[Records from a dataset]
──────────────────────────────

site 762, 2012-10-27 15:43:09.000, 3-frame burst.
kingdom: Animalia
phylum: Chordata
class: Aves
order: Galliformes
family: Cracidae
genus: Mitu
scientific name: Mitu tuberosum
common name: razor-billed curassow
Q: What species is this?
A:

──────────────────────────────

Exercise objective: Please repeat each entry exactly as written.

Task response:
site 762, 2012-10-27 15:43:09.000, 3-frame burst.
kingdom: Animalia
phylum: Chordata
class: Aves
order: Galliformes
family: Cracidae
genus: Mitu
scientific name: Mitu tuberosum
common name: razor-billed curassow
Q: What species is this?
A:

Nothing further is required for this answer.